Earlier this year, a teacher in the north of Rio was attacked by the mother of a pupil after banning two children from sitting together in class. And staff at a school in suburban Rio have threatened to strike over the abuse they experience in the classroom.

Joseanne Fonseca, who has worked as a Portuguese teacher at Projeto Uer for nine years, says: “Respect doesn’t exist in other schools because the teachers don’t care; they do it because it’s a job. Here, the teachers are everything to the children and they talk to us.

“There are always children who fight but here it doesn’t happen. These children live in areas of risk but they are welleducated and respectful.”

Ms Bezerra de Mello knows of many teachers who have left education or fallen ill as a result of difficult classroom circumstances. But she also blames poor training and large class sizes for contributing to aggressive behaviour among children.
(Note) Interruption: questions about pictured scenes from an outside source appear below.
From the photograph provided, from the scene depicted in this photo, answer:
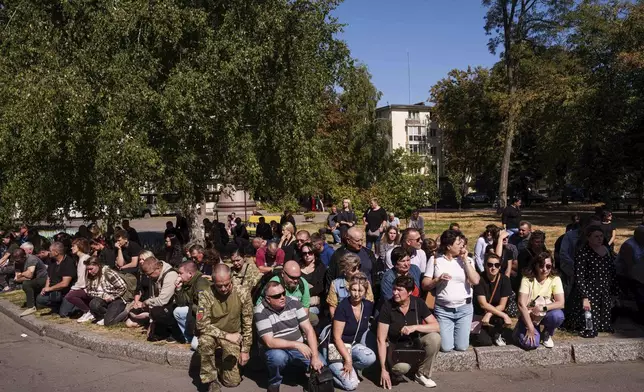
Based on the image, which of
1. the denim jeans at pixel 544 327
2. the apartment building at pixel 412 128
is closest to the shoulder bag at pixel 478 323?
the denim jeans at pixel 544 327

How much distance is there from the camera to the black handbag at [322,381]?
591 cm

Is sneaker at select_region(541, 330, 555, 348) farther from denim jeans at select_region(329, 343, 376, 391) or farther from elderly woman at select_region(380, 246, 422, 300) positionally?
denim jeans at select_region(329, 343, 376, 391)

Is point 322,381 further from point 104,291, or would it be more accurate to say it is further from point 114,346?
point 104,291

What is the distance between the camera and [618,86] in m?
30.0

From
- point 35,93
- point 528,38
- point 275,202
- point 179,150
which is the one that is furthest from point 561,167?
point 35,93

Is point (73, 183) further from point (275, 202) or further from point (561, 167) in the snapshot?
point (561, 167)

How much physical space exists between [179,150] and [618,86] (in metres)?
25.7

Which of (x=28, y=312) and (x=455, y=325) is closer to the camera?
(x=455, y=325)

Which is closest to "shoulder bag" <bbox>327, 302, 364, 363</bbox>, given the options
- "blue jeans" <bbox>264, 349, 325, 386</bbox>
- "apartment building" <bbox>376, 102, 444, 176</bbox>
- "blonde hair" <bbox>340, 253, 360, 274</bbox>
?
"blue jeans" <bbox>264, 349, 325, 386</bbox>

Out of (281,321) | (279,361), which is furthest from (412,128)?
(279,361)

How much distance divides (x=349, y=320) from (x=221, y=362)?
1.59m

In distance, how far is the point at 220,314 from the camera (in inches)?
256

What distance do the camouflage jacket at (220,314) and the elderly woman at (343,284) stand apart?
38.3 inches

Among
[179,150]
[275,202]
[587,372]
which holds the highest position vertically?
[179,150]
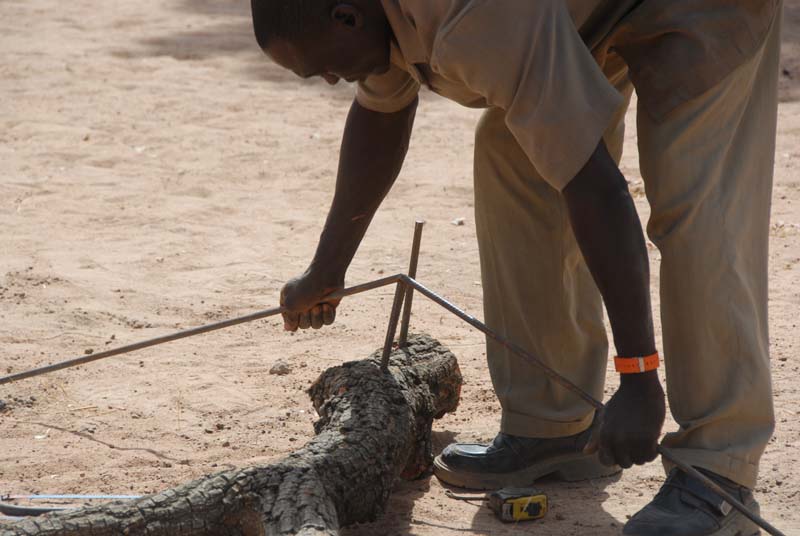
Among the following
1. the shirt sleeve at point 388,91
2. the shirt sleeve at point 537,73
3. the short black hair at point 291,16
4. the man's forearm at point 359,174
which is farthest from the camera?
the man's forearm at point 359,174

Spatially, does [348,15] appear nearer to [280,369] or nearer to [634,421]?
[634,421]

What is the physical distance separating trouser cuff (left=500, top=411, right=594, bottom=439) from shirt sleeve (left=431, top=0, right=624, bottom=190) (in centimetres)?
99

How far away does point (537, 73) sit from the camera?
2.00 m

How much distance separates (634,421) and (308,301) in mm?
1002

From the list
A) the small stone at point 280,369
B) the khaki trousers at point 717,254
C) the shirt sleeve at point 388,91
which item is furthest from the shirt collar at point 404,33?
the small stone at point 280,369

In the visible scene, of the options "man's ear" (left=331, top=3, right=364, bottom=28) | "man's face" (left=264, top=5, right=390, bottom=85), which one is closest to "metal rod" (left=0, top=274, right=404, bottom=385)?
"man's face" (left=264, top=5, right=390, bottom=85)

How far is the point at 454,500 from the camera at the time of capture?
9.37ft

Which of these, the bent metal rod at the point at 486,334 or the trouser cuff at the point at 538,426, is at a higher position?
the bent metal rod at the point at 486,334

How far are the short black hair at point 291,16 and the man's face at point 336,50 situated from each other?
0.02 meters

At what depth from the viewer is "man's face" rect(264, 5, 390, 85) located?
2.16 metres

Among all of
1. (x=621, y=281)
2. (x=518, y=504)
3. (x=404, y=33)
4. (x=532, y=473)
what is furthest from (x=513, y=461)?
(x=404, y=33)

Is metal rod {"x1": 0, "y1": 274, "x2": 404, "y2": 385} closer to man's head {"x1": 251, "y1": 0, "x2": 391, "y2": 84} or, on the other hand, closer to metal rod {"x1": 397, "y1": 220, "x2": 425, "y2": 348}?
metal rod {"x1": 397, "y1": 220, "x2": 425, "y2": 348}

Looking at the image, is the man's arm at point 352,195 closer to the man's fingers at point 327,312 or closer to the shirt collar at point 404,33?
the man's fingers at point 327,312

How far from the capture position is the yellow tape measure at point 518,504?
266 cm
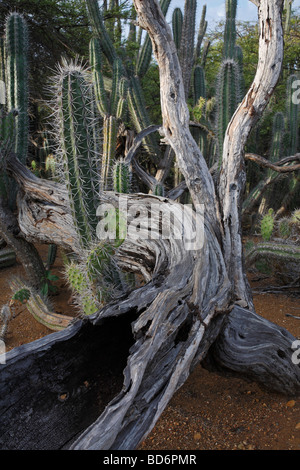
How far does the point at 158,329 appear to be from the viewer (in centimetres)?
198

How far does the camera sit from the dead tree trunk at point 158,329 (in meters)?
1.80

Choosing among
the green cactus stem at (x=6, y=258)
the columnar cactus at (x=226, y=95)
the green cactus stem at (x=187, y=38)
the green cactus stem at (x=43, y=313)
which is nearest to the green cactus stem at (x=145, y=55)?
the green cactus stem at (x=187, y=38)

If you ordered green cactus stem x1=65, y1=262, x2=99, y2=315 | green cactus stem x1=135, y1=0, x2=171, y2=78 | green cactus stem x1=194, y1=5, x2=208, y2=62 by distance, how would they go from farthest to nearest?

“I’ve seen one single teacher for 55 pupils. This is impossible. The teachers get stressed and the pupils don’t learn correctly,” she says. “The other problem is the qualification of teachers.They have to know how to deal with children who live in poor states.”

Today, Ms Bezerra de Mello’s first lesson is with a class of teenagers. She talks them through a newspaper as a warm-up activity; her method is interactive, conversational and quick, and is followed throughout the school.

In another class of seven- and eight-year-olds, simple maths questions are delivered orally, with children expected to respond in the same manner. This approach is necessary to increase vocabulary among students who typically arrive at the school with only 600 words, she says.

“Children nowadays have a new cognition because of technology,” she adds. “We have to have more active classes.”

Sixty schools are using Ms Bezerra de Mello’s methodology, with 10,000 trained teachers. And although the threat of violence is ever-present outside her model school in Mar, inside the children are concentrating on the sound of their violins.

“Mar is very violent, so it’s very difficult,” Ms Bezerra de Mello says. “Even with the army occupying, we still have drug trafficking. They act differently but the situation with the children hasn’t changed: they see people with guns every day. And teachers can’t do their jobs because we need to change the system.”

How does it work?

Projeto Uer, which caters for 430 students aged 6-18, operates in the favela of Mar in Rio de Janeiro, educating children who have been exposed to serious violence and trauma.

According to its founders, the school has developed its own teaching methodology and pupils receive individual attention to help them overcome “cognitive and emotional blocks”. It is intended that students receive a better quality of education than is available in state-run schools.

The curriculum includes Portuguese, humanities, science and languages, as well as workshops on music, Brazilian dance, singing and violin. In the past four years, almost 10,000 teachers in state and private schools have been trained in the approach taken at Projeto Uer.